Getting Started With Amazon Redshift

What is Amazon Redshift?

 
Amazon Redshift is a fast, scalable data warehouse that makes it simple and cost-effective to analyze all your data across your data warehouse and data lake.
 
Amazon Redshift is a fully managed cloud-based data warehouse product designed for large scale data set storage and analysis. It is also used to perform large scale database migrations.
 
Redshift’s column-oriented database is designed to connect to SQL-based clients and business intelligence tools, making data available to users in real-time. Based on PostgreSQL 8, Redshift delivers fast performance and efficient querying that help teams make sound business analyses and decisions.

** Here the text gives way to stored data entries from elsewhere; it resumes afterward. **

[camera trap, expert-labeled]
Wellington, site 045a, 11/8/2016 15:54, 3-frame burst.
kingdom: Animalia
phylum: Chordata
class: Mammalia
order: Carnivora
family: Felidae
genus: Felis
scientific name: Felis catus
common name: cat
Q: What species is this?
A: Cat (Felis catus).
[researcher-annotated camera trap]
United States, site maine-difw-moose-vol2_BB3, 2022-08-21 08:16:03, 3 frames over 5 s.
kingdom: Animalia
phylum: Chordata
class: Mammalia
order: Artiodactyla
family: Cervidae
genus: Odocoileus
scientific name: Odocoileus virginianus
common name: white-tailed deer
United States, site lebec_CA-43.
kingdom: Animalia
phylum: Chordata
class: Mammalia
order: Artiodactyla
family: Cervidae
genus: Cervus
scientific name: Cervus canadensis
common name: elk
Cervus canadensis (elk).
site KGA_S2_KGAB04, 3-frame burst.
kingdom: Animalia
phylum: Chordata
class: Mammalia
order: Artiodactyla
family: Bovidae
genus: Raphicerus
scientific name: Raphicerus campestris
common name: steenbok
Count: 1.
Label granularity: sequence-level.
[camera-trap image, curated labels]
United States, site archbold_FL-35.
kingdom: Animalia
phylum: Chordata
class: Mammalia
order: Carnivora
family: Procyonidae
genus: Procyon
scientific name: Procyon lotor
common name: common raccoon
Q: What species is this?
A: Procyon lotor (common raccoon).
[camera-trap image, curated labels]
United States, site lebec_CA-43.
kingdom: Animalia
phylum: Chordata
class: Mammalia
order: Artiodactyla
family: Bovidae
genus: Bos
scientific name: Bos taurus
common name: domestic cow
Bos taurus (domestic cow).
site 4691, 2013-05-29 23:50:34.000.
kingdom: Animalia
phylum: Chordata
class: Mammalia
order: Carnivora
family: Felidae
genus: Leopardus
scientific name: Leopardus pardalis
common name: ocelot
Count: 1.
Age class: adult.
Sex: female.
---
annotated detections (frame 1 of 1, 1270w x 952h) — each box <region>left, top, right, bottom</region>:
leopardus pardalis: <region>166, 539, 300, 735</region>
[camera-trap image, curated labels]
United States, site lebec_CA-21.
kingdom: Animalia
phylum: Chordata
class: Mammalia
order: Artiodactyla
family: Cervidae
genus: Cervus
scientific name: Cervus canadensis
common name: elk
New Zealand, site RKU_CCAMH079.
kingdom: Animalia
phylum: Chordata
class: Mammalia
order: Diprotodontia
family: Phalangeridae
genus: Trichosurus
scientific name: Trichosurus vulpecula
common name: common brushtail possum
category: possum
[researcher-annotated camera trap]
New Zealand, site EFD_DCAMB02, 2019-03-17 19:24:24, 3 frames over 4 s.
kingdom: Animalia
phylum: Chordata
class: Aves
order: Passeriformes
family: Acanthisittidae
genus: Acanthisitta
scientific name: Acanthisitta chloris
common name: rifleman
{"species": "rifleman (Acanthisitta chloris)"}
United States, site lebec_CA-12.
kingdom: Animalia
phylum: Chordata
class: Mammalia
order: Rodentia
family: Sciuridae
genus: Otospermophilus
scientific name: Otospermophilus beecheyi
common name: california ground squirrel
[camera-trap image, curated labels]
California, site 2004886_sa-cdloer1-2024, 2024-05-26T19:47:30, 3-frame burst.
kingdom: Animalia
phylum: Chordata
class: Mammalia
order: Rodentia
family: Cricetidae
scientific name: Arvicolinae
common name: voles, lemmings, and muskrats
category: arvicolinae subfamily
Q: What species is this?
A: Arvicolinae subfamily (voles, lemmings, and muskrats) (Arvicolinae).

What is a Redshift Cluster?

 
An Amazon Redshift data warehouse is a collection of computing resources called nodes, which are organized into a group called a cluster. Each cluster runs an Amazon Redshift engine and contains one or more databases.
 
Benefits
  1. Deepest integration with your data lake and AWS services
  2. Best performance
  3. Most scalable
  4. Best value
  5. Easy to manage
  6. Most secure and compliant

    Read a more detailed reference here.
Getting Started
  • Log in to the AWS Console
  • Enter Username and Password
  • Go to services and then go to Analytics
  • Search Amazon Redshift
  • Ready to enter in Redshift Dashboard 😊
On the right side, you will see the option to create Cluster
 
Getting Started Amazon Redshift
 
On the left side, you can see other dashboard options like Dashboard, Clusters, Queries, etc.
 
Getting Started Amazon Redshift
 
In this article, I am not going too in-depth, I'll only explain how it's easy to get started with Amazon Redshift in the following steps:
  1. How to create a cluster
  2. Create schema and tables,
  3. How to load data and integrate ETL
  4. Run Queries and Integrate BI Tools
  5. How to monitor and tune queries
Click on the Create cluster button and provide all configuration details like Cluster identifier, I am using a Free trial 
 
Getting Started Amazon Redshift
 
Provide database configurations like a database name, port, username, and password.
 
Getting Started Amazon Redshift
 
You must wait until the cluster is created, then you can see the update in the CLUSTERS icon.
 
Getting Started Amazon Redshift
 
Once the cluster status is Available, go to the Editor tab and connect to the created cluster. Enter a database name, username, and password, then click connect.
 
Getting Started Amazon Redshift
 
The query editor looks like this:
 
Getting Started Amazon Redshift
 
Now I have a CSV file copied in my S3 bucket, I am going to create a table and load data in the table from the S3 bucket. My database looks like this:
 
Getting Started Amazon Redshift
 
Let us run 2 commands in the editor, one to create a new table and another to copy data from the s3 bucket to the redshift table. Run both queries manually one by one.
 
Getting Started Amazon Redshift
 
Queries
 
Create Table
  1. CREATE TABLE orders(  
  2.    OrderDate datetime NULL,  
  3.    Region nvarchar(255) NULL,  
  4.    Rep nvarchar(255) NULL,  
  5.    Item nvarchar(255) NULL,  
  6.    Units float NULL,  
  7.    Total float NULL); 
Copy data from S3
  1. copy orders(OrderDate,Region,Rep,Item,Units,Total)  
  2. from 's3://rajsamplebucket/SalesOrders.csv'  
  3. iam_role '<Role-ARN>'  
  4. Csv  
  5. IGNOREHEADER 1 
Note
Make sure the given role has an AmazonS3FullAccess policy attached.
 
Getting Started Amazon Redshift
 
Let's check if our table has data or not.
 
Write the command in the editor:
 
select * from public.orders limit 10
 
Getting Started Amazon Redshift
 
You can visualize data using the Visualize button:
 
Getting Started Amazon Redshift
 
Line Chart
 
Getting Started Amazon Redshift
 
Bar Chart
 
Getting Started Amazon Redshift
 

Conclusion

 
In this article, we learned how to get started with Amazon Redshift and how to create clusters along with schema, tables, and how to load data from S3 to Redshift table.